Oleh Bude Binda
Hari Sabtu saya ke kantor dinas pendidikan kabupaten usai mengajar. Keperluan untuk membayar langganan majalah MOP, majalah pelajar Jawa Tengah yang murah meriah itu. Satu eks harganya Rp5.000, masih dikorting pula. Sampai di kantor, saya masuk ke bagian keuangan, lho kok sepi. Ruangan tampak kosong, saya pun celingak-celinguk dan melihat beberapa karyawati di ruang komputer yang disekat kaca. Saya tanya pada karyawati paling dekat dengan pintu "Bu, saya mau ketemu Mbak Asmi kok tak ada ya?". Tanpa menoleh dia menjawab begini "O Mbak Asmi sedang rapat". "Terus saya bagaimana dong?". "Ya terserah ibu, mau pulang atau nunggu". "Rapatnya sudah lama?". "Baru mulai". Si karyawati masih menjawab dengan gaya yang sama, wajah datar cenderung seram, dan mata terus melotot ke layar komputer sama sekali tak mau menatap saya yang mengajaknya bicara.

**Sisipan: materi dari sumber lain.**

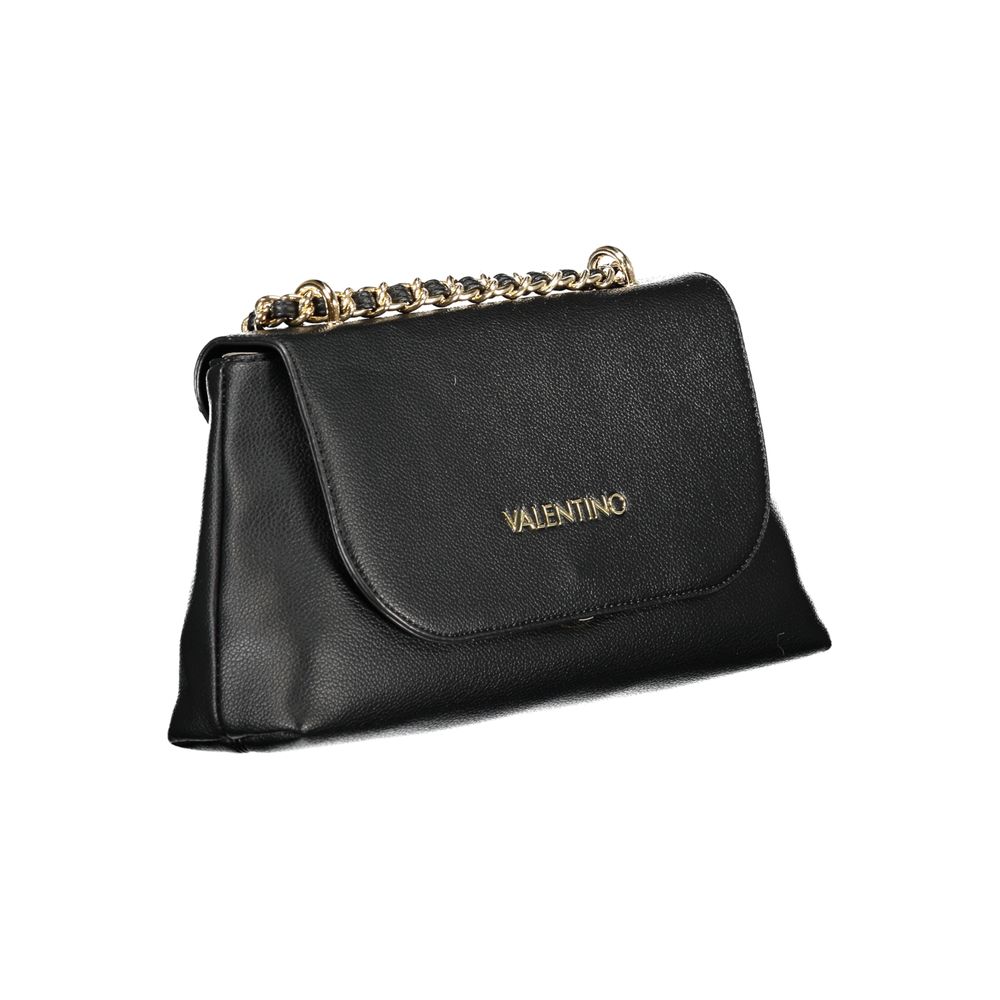 Valentino Bags Schwarze Polyethylen-Handtasche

Saya tunggu beberapa saat di lobi Mbak Asmi tak juga muncul, akhirnya saya telepon. Dia jawab ya. Tapi kok lama. Saya pun naik ke lantai dua, sepi tak tampak ada rapat terus naik lagi ke lantai tiga, ada mas mas yang duduk saya tanya "Mas ada rapat nggak ya?". "Nggak Bu, sepi. Di lantai dua mungkin". Saya turun ke lantai dua, di satu ruang ada ibu yang sedang sibuk menyiapkan kue-kue, saya pun bertanya "Ibu, rapat keuangannya di mana ya?". "Keuangan, di lantai satu Bu". Waduh, saya pun turun lagi. Di lobi tampak beberapa karyawati masuk ke ruangan keuangan, saya ikut masuk. "Mbak Asmi di mana ya? ". "Saya Bu". Mbak Asmi muncul dari ruang komputer."Mbak habis rapat ya?", "Rapat? Nggak saya habis makan!". Nah lho, jadi si mbak tadi bohong pada saya!
Saya pun membayar langganan MOP perpustakaan sekolah yang sejak bulan Juli belum membayar. Sekalian bayar 6 bulan. Sambil agak sakit hati juga dibohongi, sampai saya perhatikan lagi wajah jutek si karyawati tadi....

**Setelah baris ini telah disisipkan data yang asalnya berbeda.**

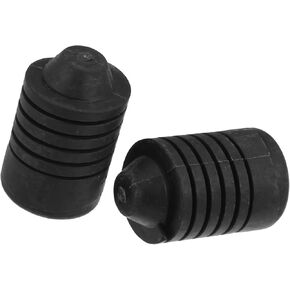Hood Rubber General Cushion Bumper/Inner Hood Stop Bumpers for Car/Durable Rubber / 2Pcs Black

Saya jadi bertanya-tanya, mengapa ya wajah PNS kita juga layanan di dinas atau fasilitas yang harusnya melayani publik kok kurang memberi layanan prima? Andai karyawati tadi mau menjawab pertanyaan dengan ramah, tersenyum, dan jawab saja apa adanya, kalau yang saya cari sedang ke luar atau sedang makan kan bisa. Apa ruginya dia ramah dan melayani dengan baik.

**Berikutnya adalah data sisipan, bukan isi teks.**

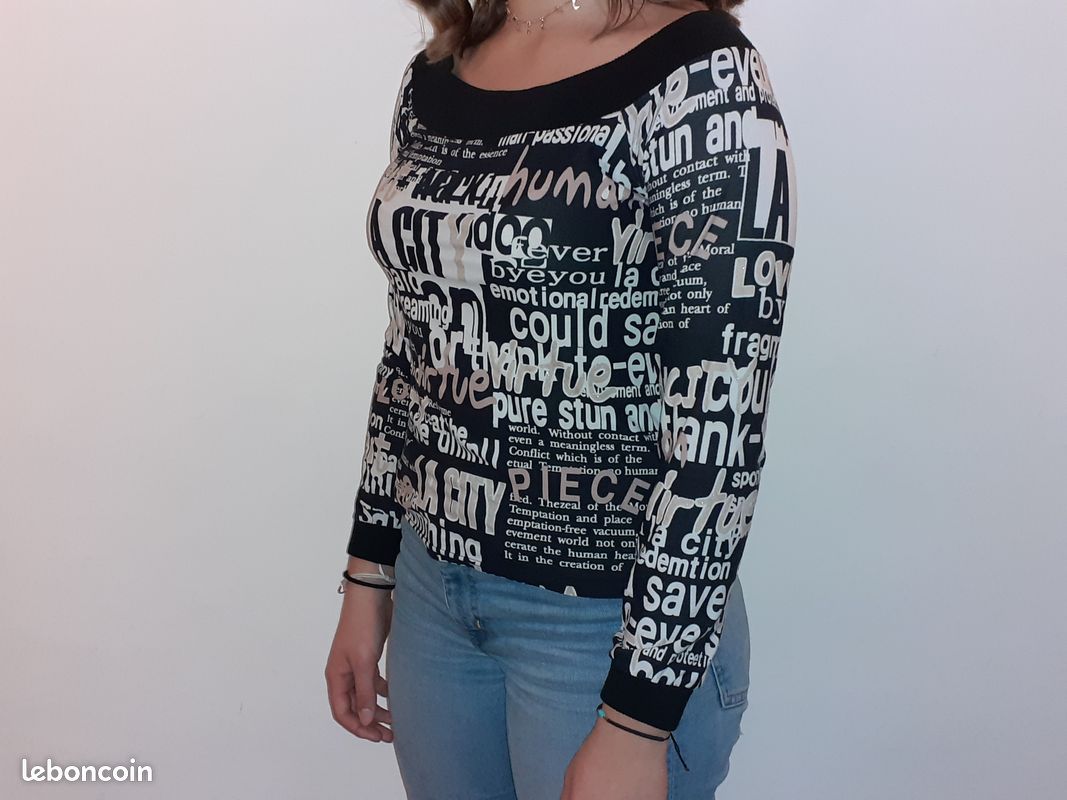 Haut la City taille 38 (image 3)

Jadi ingat saya pernah antri obat di rumah sakit, lama banget. Sejak jam 11 meletakkan resep sampai jam 2 siang saya baru dapat obat. Untunglah ibu yang ada di apotek ramah dan sabar. Beliau sabar saja melayani kami yang rata-rata minta didahulukan karena sudah lelah dan bosan antri. Beliau tersenyum, menjawab dengan ramah dan penuh canda. Nah itu baru pribadi mempesona yang memberi layanan prima!
Saya yang   juga seorang PNS jadi berkaca, berusahalah menjadi pribadi mempesona bagi orang-orang yang ada keperluan dengan saya, yang memerlukan jasa saya sebagai PNS, berikan layanan prima pada mereka. Senyum dan bukan wajah cemberut yang diperlihatkan. Kata-kata dengan nada ramah, bukan nada gusar atau nada pelit cenderung sombong.
Mungkin menteri Pendayagunaan Aparatur Negara masih punya tugas, beri pelatihan pribadi mempesona dan layanan prima untuk para PNS se Indonesia!